__Aim of the task__.
Retype the data that opens with the line containing "pedangdut berhijab pentas © berbagai sumber" and closes with the line containing "Cruz de Hojalata con Base", both lines included. Omit the pictures from the output.

__Provided records__.

┌────────

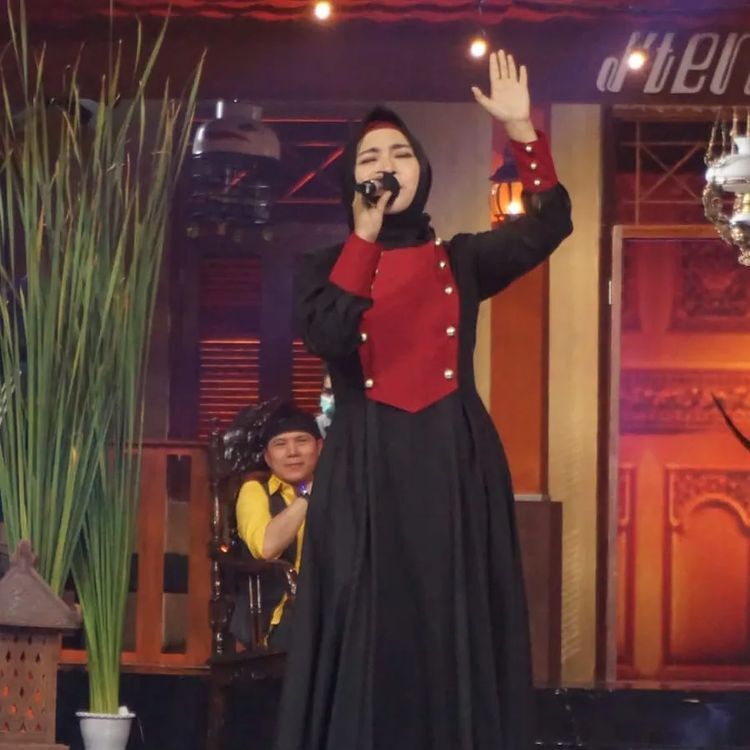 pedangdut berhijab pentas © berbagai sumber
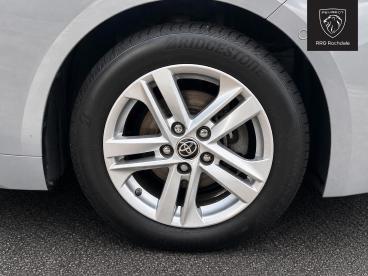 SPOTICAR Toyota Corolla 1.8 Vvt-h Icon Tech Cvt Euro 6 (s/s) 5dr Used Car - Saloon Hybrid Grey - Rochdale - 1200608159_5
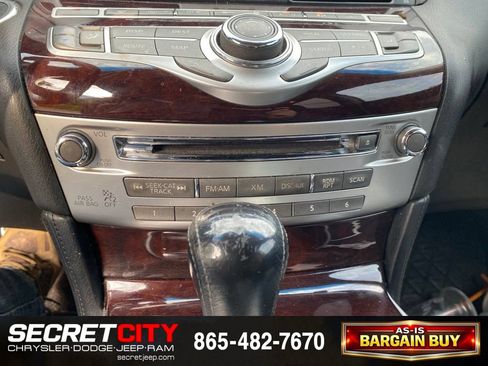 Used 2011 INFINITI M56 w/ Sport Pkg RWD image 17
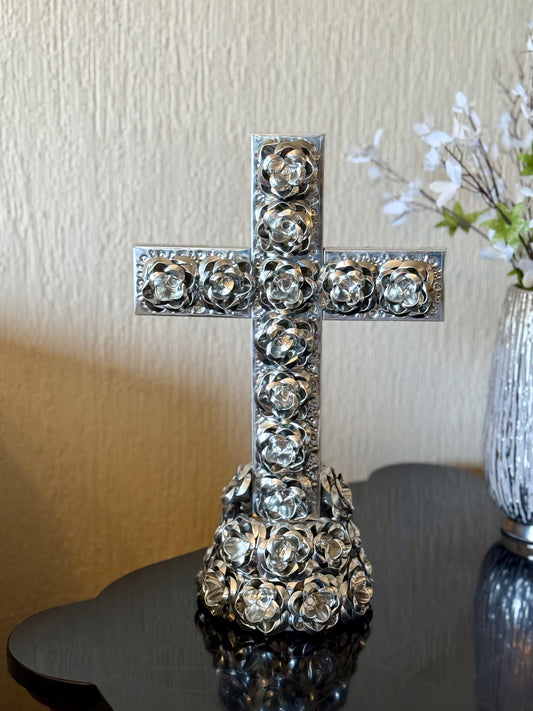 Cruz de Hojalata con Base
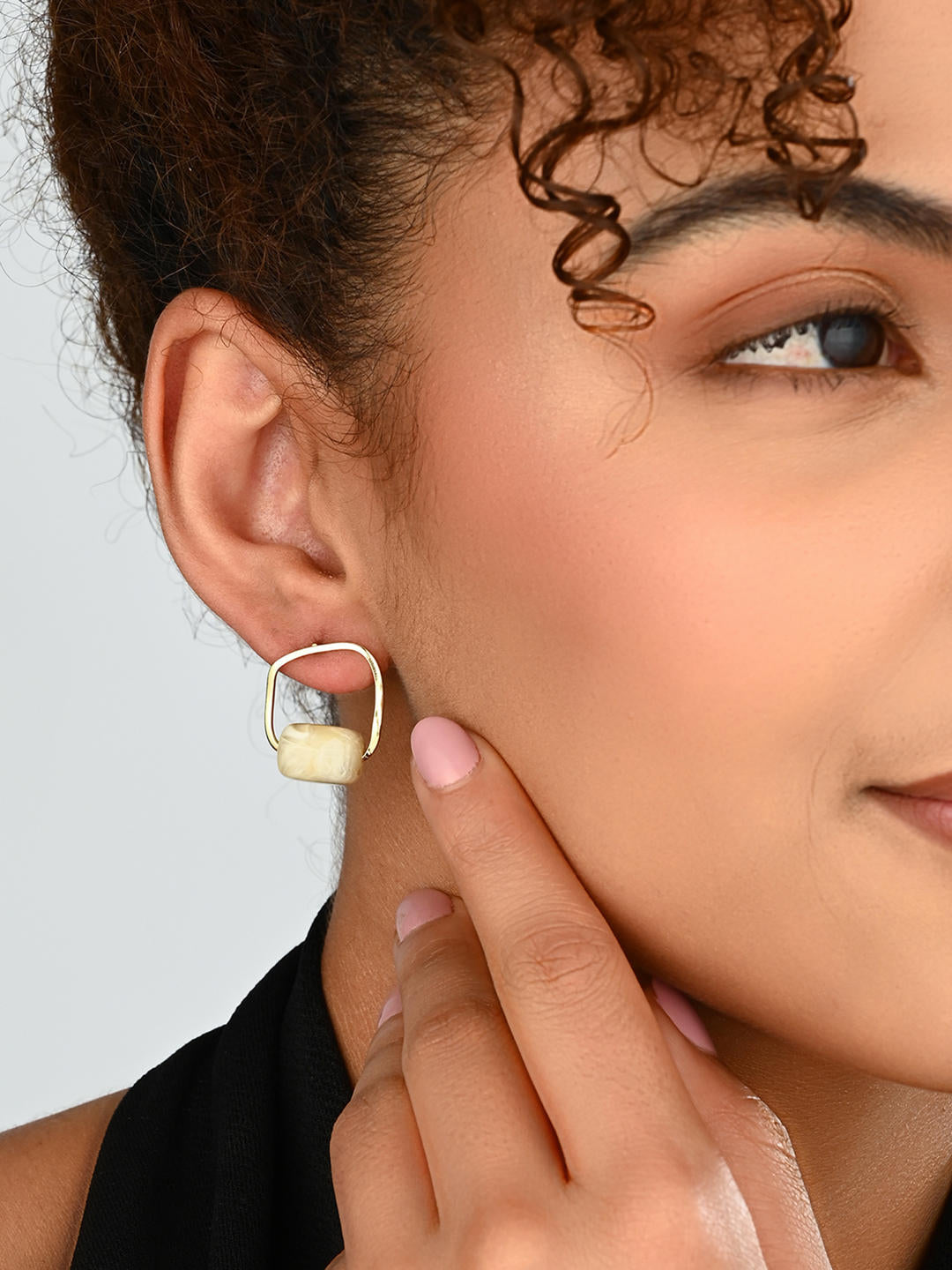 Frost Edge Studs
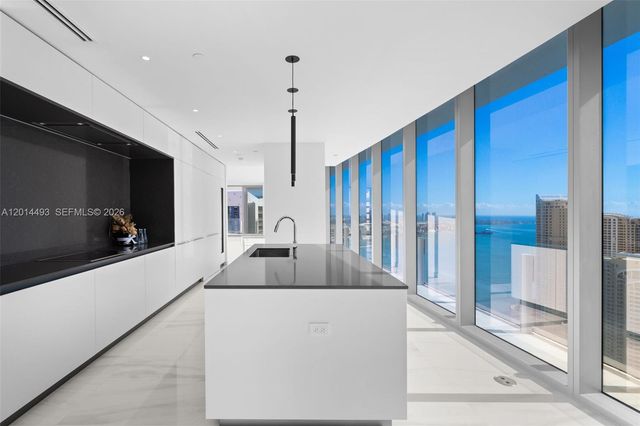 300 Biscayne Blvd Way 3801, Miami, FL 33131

└────────
┌────────

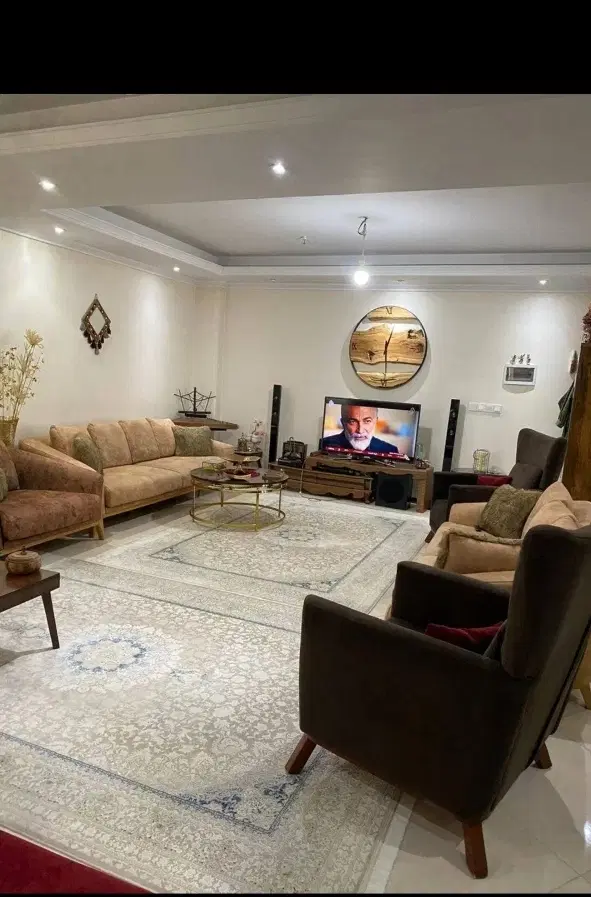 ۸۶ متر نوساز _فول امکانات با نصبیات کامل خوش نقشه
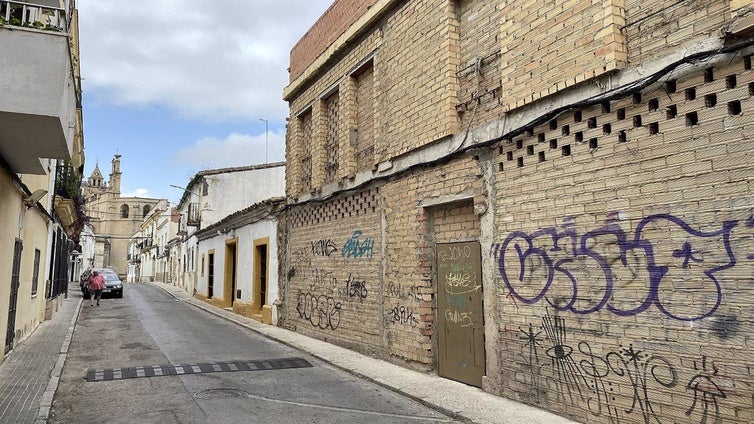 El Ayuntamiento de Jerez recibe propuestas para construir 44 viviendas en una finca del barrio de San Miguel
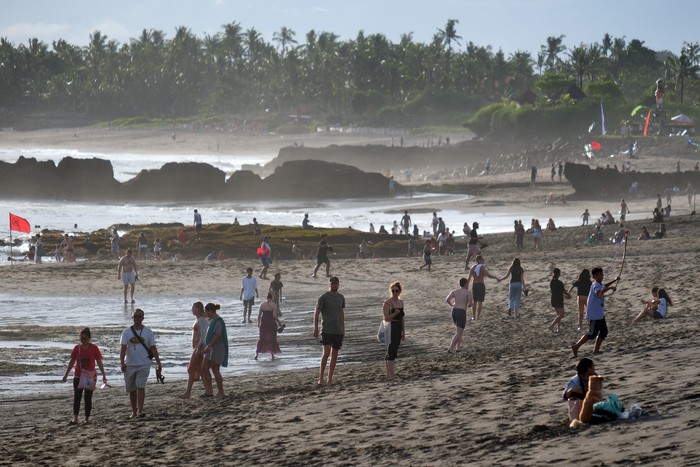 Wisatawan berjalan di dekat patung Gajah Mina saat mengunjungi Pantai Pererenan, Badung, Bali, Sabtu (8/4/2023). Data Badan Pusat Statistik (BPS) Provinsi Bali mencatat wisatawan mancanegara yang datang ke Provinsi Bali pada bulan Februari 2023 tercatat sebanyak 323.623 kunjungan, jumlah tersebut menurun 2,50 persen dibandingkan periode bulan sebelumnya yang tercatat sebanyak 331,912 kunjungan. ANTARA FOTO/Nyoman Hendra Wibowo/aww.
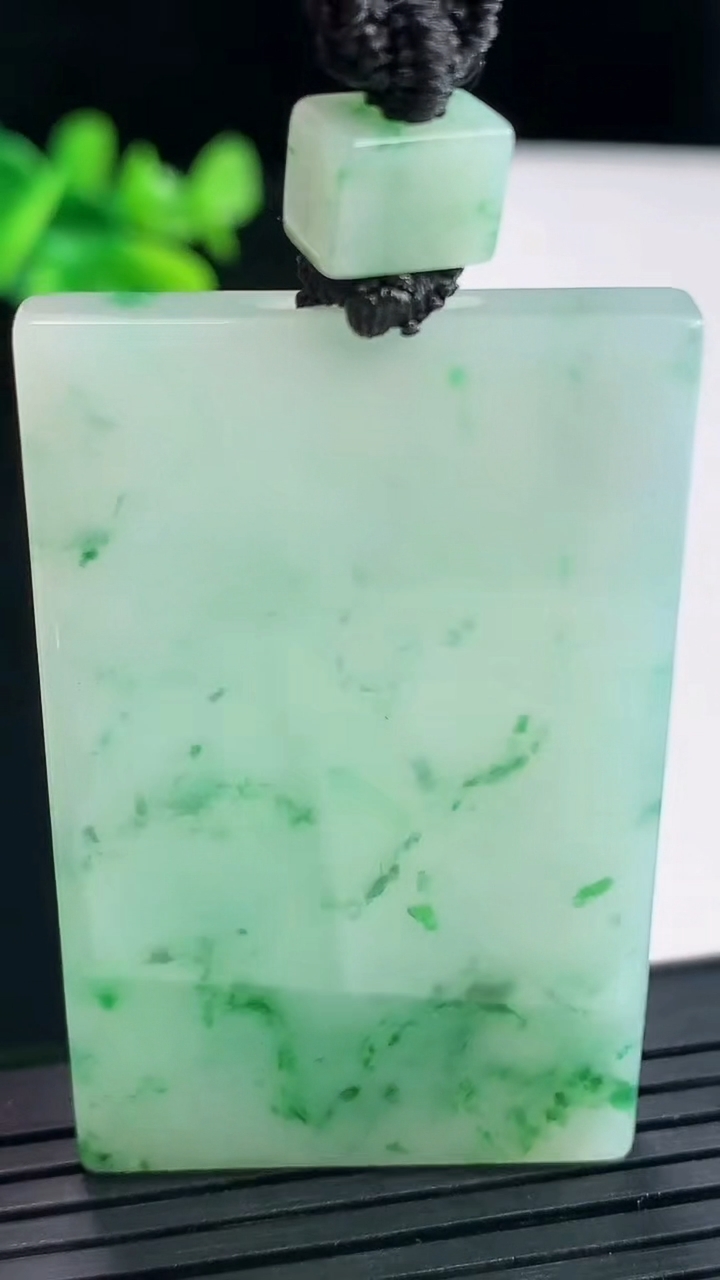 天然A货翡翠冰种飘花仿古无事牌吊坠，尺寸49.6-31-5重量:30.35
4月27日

└────────

__Expected answer__.
 pedangdut berhijab pentas © berbagai sumber
 SPOTICAR Toyota Corolla 1.8 Vvt-h Icon Tech Cvt Euro 6 (s/s) 5dr Used Car - Saloon Hybrid Grey - Rochdale - 1200608159_5
 Used 2011 INFINITI M56 w/ Sport Pkg RWD image 17
 Cruz de Hojalata con Base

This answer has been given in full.